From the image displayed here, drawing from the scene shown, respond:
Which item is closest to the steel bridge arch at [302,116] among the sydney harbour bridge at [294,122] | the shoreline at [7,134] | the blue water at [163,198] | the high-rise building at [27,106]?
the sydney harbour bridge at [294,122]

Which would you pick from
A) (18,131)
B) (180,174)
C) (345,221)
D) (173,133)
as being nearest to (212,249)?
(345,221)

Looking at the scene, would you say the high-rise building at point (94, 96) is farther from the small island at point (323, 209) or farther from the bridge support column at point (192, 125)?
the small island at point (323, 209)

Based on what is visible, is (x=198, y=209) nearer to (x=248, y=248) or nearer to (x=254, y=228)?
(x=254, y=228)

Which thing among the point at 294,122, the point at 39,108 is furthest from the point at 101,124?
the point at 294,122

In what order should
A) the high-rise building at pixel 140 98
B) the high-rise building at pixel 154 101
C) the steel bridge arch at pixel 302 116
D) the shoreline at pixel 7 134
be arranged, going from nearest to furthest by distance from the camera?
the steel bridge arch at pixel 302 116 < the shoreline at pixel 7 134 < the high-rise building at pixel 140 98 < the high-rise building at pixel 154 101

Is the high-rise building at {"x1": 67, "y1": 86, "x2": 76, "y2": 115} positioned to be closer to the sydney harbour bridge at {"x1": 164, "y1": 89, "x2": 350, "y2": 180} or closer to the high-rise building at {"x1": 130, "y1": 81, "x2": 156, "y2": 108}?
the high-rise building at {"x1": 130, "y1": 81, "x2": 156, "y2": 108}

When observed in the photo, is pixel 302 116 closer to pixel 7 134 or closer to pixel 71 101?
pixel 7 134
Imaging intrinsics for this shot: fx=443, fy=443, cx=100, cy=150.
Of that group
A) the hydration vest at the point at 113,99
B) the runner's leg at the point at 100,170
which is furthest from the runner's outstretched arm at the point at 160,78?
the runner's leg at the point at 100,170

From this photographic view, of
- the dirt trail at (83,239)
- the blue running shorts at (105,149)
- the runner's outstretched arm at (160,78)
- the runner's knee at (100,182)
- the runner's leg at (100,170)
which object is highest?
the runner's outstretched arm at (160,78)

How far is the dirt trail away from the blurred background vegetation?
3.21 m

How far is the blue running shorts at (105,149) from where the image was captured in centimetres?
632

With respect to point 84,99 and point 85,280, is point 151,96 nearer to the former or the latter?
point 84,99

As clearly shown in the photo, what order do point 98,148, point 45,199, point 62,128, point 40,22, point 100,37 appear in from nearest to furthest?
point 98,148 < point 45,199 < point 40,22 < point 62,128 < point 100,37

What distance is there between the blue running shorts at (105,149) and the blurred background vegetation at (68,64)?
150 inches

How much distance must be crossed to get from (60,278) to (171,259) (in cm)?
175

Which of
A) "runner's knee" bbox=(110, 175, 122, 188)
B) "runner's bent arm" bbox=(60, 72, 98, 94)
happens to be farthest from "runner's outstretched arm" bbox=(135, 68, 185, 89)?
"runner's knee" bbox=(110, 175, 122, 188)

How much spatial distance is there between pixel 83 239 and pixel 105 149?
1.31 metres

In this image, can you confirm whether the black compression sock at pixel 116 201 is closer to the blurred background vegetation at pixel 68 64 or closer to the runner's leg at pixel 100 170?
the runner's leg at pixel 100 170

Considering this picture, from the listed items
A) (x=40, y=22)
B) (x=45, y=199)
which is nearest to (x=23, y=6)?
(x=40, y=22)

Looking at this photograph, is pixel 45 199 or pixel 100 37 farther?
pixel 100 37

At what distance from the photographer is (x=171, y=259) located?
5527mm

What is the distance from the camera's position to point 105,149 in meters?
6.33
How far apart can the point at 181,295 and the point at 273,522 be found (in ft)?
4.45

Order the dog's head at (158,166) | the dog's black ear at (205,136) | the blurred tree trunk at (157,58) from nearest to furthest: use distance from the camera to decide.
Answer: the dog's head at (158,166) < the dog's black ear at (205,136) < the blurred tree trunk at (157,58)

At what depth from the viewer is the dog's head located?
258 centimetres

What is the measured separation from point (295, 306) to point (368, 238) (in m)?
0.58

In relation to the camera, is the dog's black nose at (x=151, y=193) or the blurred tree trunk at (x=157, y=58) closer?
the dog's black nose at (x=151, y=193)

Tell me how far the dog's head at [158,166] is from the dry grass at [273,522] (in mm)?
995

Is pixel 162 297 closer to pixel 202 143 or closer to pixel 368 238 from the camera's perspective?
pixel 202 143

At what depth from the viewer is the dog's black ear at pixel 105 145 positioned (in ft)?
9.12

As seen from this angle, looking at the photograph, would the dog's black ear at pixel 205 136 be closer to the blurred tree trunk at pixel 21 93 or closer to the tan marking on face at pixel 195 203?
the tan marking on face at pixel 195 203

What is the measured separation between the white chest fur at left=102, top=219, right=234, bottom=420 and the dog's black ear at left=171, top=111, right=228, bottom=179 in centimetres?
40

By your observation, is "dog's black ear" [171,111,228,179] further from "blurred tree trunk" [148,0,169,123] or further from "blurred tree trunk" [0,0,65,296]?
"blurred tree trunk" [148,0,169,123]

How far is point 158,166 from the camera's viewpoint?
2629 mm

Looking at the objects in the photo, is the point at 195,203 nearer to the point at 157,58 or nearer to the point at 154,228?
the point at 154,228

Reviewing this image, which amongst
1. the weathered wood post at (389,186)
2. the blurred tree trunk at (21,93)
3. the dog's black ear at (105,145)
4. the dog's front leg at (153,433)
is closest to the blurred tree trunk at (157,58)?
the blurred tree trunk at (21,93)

> _GOAL OF THE EXERCISE_:
Return all of the entries exactly as they were supplied.

> _RESPONSE TO THE EXERCISE_:
From the image displayed here, drawing from the scene shown, respond:
Which item is closest to the steel bridge arch at [302,116] among the sydney harbour bridge at [294,122] | the shoreline at [7,134] | the blue water at [163,198] | the high-rise building at [27,106]?
the sydney harbour bridge at [294,122]

Which would you pick from
A) (18,131)
B) (180,174)
C) (345,221)
D) (173,133)
as being nearest to (212,249)?
(345,221)

Looking at the scene, would you say the high-rise building at point (94, 96) is farther from the small island at point (323, 209) or farther from the bridge support column at point (192, 125)?
the small island at point (323, 209)

Based on what is visible, is (x=198, y=209) nearer to (x=248, y=248) or nearer to (x=254, y=228)?
(x=254, y=228)

Which thing among the point at 294,122, the point at 39,108 is furthest from the point at 101,124?
the point at 294,122

In what order should
A) the high-rise building at pixel 140 98
B) the high-rise building at pixel 154 101
C) the steel bridge arch at pixel 302 116
D) the shoreline at pixel 7 134
be arranged, going from nearest to furthest by distance from the camera?
the steel bridge arch at pixel 302 116 < the shoreline at pixel 7 134 < the high-rise building at pixel 140 98 < the high-rise building at pixel 154 101

Is the high-rise building at {"x1": 67, "y1": 86, "x2": 76, "y2": 115} positioned to be closer to the sydney harbour bridge at {"x1": 164, "y1": 89, "x2": 350, "y2": 180} or closer to the high-rise building at {"x1": 130, "y1": 81, "x2": 156, "y2": 108}?
the high-rise building at {"x1": 130, "y1": 81, "x2": 156, "y2": 108}

When observed in the photo, is pixel 302 116 closer to pixel 7 134 or closer to pixel 71 101?
pixel 7 134
Imaging intrinsics for this shot: fx=443, fy=443, cx=100, cy=150.
Of that group
A) the hydration vest at the point at 113,99
B) the runner's leg at the point at 100,170
which is furthest from the runner's outstretched arm at the point at 160,78?
the runner's leg at the point at 100,170

From this photographic view, of
- the dirt trail at (83,239)
- the blue running shorts at (105,149)
- the runner's outstretched arm at (160,78)
- the runner's knee at (100,182)
- the runner's leg at (100,170)
which object is highest?
the runner's outstretched arm at (160,78)

How far is the dirt trail away from the blurred background vegetation?
3.21 m

How far is the blue running shorts at (105,149) from where the image was captured in centimetres?
632

With respect to point 84,99 and point 85,280, is point 151,96 nearer to the former or the latter?
point 84,99

As clearly shown in the photo, what order do point 98,148, point 45,199, point 62,128, point 40,22, point 100,37 appear in from nearest to furthest?
point 98,148 < point 45,199 < point 40,22 < point 62,128 < point 100,37

What distance is there between the blue running shorts at (105,149) and the blurred background vegetation at (68,64)?
150 inches

How much distance must be crossed to get from (60,278) to (171,259) (in cm)?
175

Which of
A) "runner's knee" bbox=(110, 175, 122, 188)
B) "runner's bent arm" bbox=(60, 72, 98, 94)
happens to be farthest from "runner's outstretched arm" bbox=(135, 68, 185, 89)?
"runner's knee" bbox=(110, 175, 122, 188)

How much spatial distance is there between pixel 83 239 and pixel 105 149?
1.31 metres

In this image, can you confirm whether the black compression sock at pixel 116 201 is closer to the blurred background vegetation at pixel 68 64 or closer to the runner's leg at pixel 100 170?
the runner's leg at pixel 100 170

Considering this picture, from the listed items
A) (x=40, y=22)
B) (x=45, y=199)
which is nearest to (x=23, y=6)?
(x=40, y=22)

Looking at this photograph, is pixel 45 199 or pixel 100 37 farther?
pixel 100 37

At what distance from the photographer is (x=171, y=259) located?
5527mm

What is the distance from the camera's position to point 105,149 in meters?
6.33
How far apart can the point at 181,295 and the point at 273,522 be found (in ft)?
4.45

Order the dog's head at (158,166) | the dog's black ear at (205,136) | the blurred tree trunk at (157,58) from nearest to furthest: use distance from the camera to decide.
Answer: the dog's head at (158,166) < the dog's black ear at (205,136) < the blurred tree trunk at (157,58)

At what depth from the viewer is the dog's head located?
258 centimetres

What is the measured separation from point (295, 306) to point (368, 238) (in m)?
0.58

In relation to the camera, is the dog's black nose at (x=151, y=193) or the blurred tree trunk at (x=157, y=58) closer?
the dog's black nose at (x=151, y=193)

Tell me how far the dog's head at [158,166] is from the dry grass at [273,522] (in mm)?
995

Is pixel 162 297 closer to pixel 202 143 or closer to pixel 368 238 from the camera's perspective?
pixel 202 143

At what depth from the viewer is the dog's black ear at pixel 105 145 positioned (in ft)?
9.12

As seen from this angle, looking at the photograph, would the dog's black ear at pixel 205 136 be closer to the blurred tree trunk at pixel 21 93 or closer to the tan marking on face at pixel 195 203?
the tan marking on face at pixel 195 203

What is the measured separation between the white chest fur at left=102, top=219, right=234, bottom=420 and the dog's black ear at left=171, top=111, right=228, bottom=179 in centimetres?
40

By your observation, is "dog's black ear" [171,111,228,179] further from "blurred tree trunk" [148,0,169,123] or further from "blurred tree trunk" [0,0,65,296]?
"blurred tree trunk" [148,0,169,123]

How far is point 158,166 from the camera's viewpoint?
2629 mm

Looking at the objects in the photo, is the point at 195,203 nearer to the point at 157,58 or nearer to the point at 154,228?
the point at 154,228

Reviewing this image, which amongst
1. the weathered wood post at (389,186)
2. the blurred tree trunk at (21,93)
3. the dog's black ear at (105,145)
4. the dog's front leg at (153,433)
is closest to the blurred tree trunk at (157,58)?
the blurred tree trunk at (21,93)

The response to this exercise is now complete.